Quanto às questões da pauta das centrais, a maior parte depende sim do empenho do governo, que se omite em boa parte desses pontos. Mas é o Congresso o campo principal dessas batalhas. O mesmo Congresso que, quando finge ouvir a voz das ruas, na verdade reage em relação à pressão da narrativa imposta pela mídia oligopolizada. Narrativa esta que é representada por Merval, praticamente aquele tradutor da voz dos donos que chega e diz “olha, se você não entendeu o que nossa linha editorial por meio do nosso noticiário quis dizer, eu explico”.

Aí sim o governo tem uma responsabilidade brutal. É a concentração midiática, questão praticamente intocada durante anos do governo Lula e também no governo Dilma, que permite que um poder que não se vê na maior parte dos países do mundo conte a História sem ouvir, por exemplo, os trabalhadores. Essa é, ou deveria ser, a pauta principal, a luta pela democratização da comunicação (que não tem a ver com censura, como muitos querem fazer crer).

E, talvez, essa luta já comece também a ganhar as ruas. Afinal, ao contrário do que diz o comentarista, não foram as centrais, o MST e UNE “rejeitados” nas manifestações, mas sim a Globo, alvo de protestos dos mais diversos, tanto meio às grandes concentrações de junho como agora, em eventos voltados especificamente para a democratização da comunicação. Uma batalha que certamente não será televisionada pelos canais de sempre.

2 comentários:

Nicolau disse...

Importante destacar: Merval e Sardenberg deixam claro que não são trabalhadores e não se reconhecem neles. Logo, se você tem carteira assinada ou é PJ pela força das circunstâncias, se recolhe INSS, se tem jornada de trabalho definida, Merval, Sardenberg e as mídias onde eles militam (já que não são trabalhadores, imagino que não trabalhem, fazem por amor à causa, sei lá) não te representam.

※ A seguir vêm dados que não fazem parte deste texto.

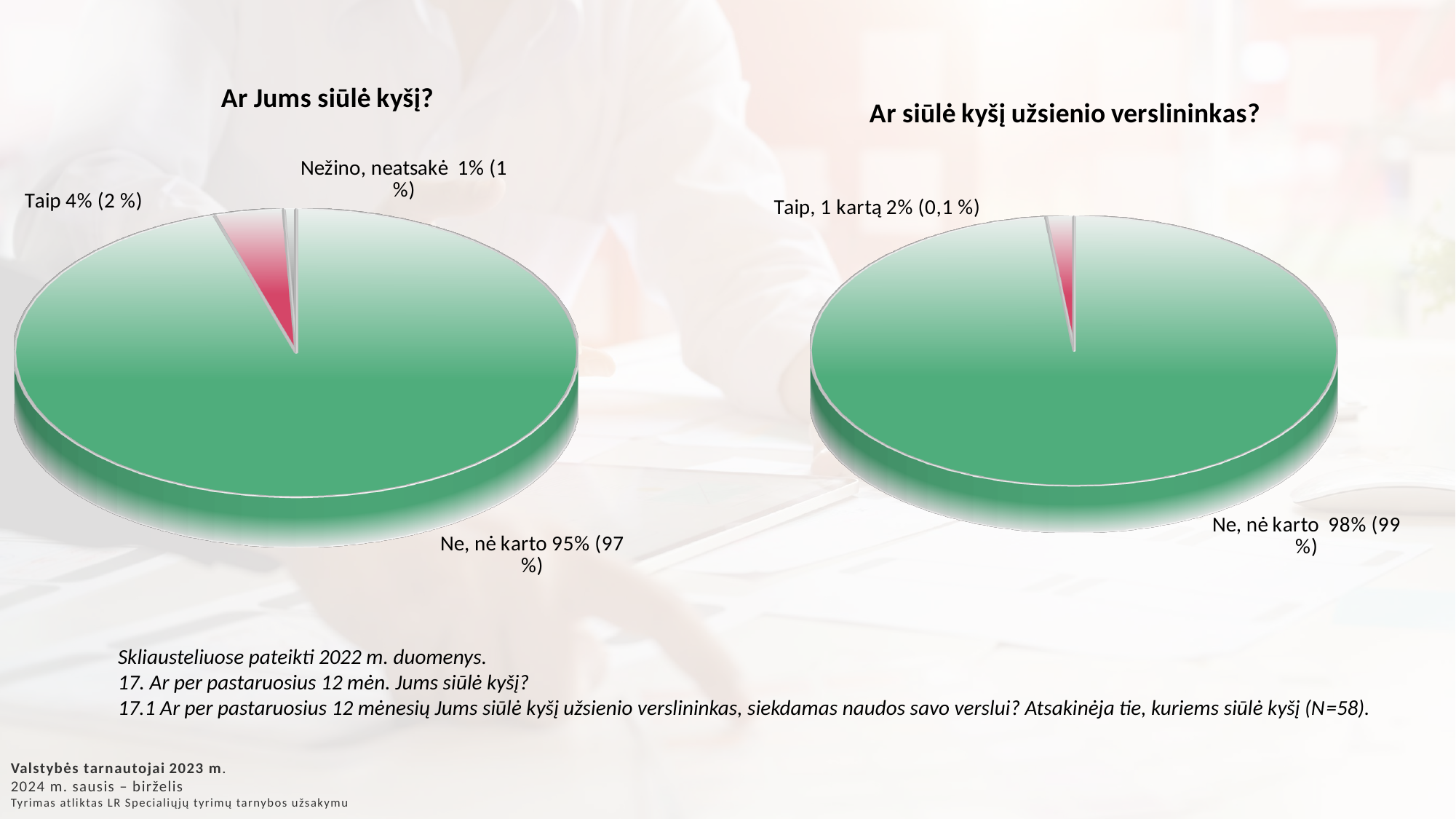
In the chart "Ar Jums siūlė kyšį?", what is the difference between the "Ne, nė karto" share and the "Taip" share? 91% In the chart "Ar siūlė kyšį užsienio verslininkas?", what share does "Ne, nė karto" have? 98% How many slices does the chart "Ar siūlė kyšį užsienio verslininkas?" have? 2 In the chart "Ar Jums siūlė kyšį?", what share does "Taip" have? 4% How many slices does the chart "Ar Jums siūlė kyšį?" have? 3 In the chart "Ar Jums siūlė kyšį?", what 2022 value is shown in parentheses for "Ne, nė karto"? 97 % In the chart "Ar Jums siūlė kyšį?", what share does "Ne, nė karto" have? 95% In the chart "Ar Jums siūlė kyšį?", which slice is the largest? Ne, nė karto In the chart "Ar Jums siūlė kyšį?", which slice is the smallest? Nežino, neatsakė What kind of chart is used for "Ar Jums siūlė kyšį?"? pie chart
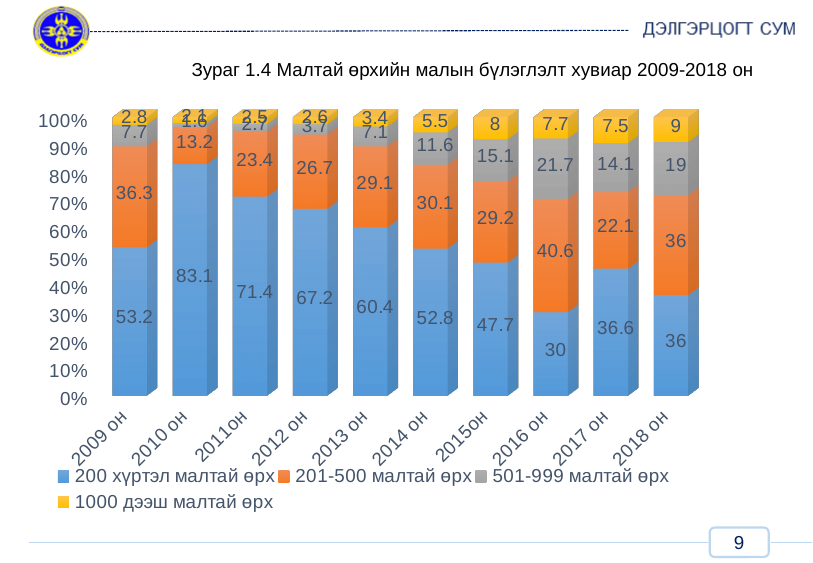
What is the value for "201-500 малтай өрх" in 2016 он? 40.6 What is the value for "501-999 малтай өрх" in 2018 он? 19 What is the value for "200 хүртэл малтай өрх" in 2010 он? 83.1 How many years are shown on the x axis? 10 What is the value for "1000 дээш малтай өрх" in 2014 он? 5.5 What is the difference between the "200 хүртэл малтай өрх" values for 2009 он and 2018 он? 17.2 In which year is the value for "200 хүртэл малтай өрх" highest? 2010 он In which year is the value for "200 хүртэл малтай өрх" lowest? 2016 он What kind of chart is shown on the slide? Stacked bar chart Which is larger: the "501-999 малтай өрх" value in 2016 он or in 2017 он? 2016 он Does the value for "1000 дээш малтай өрх" generally rise or fall from 2011 он to 2018 он? Rise How many series does the legend list? 4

Sobre o ato das centrais, é fundamental que os movimentos tradicionais vão para a rua. As centrais tem uma penca de problemas, mas se me mostrar um movimento ou grupo de organizações que consegue botar 100 mil pessoas na rua no país todo eu pago uma cerveja.

Maurício Ayer disse...

Queria saber de alguém que conheça a história da mídia inglesa ou francesa do século XVIII, fica imaginando que talvez fosse parecida com a nossa atual. Ainda temos muito o que avançar pra chegar a ter um verdadeiro debate público no Brasil. A diferença é que hoje existe a internet.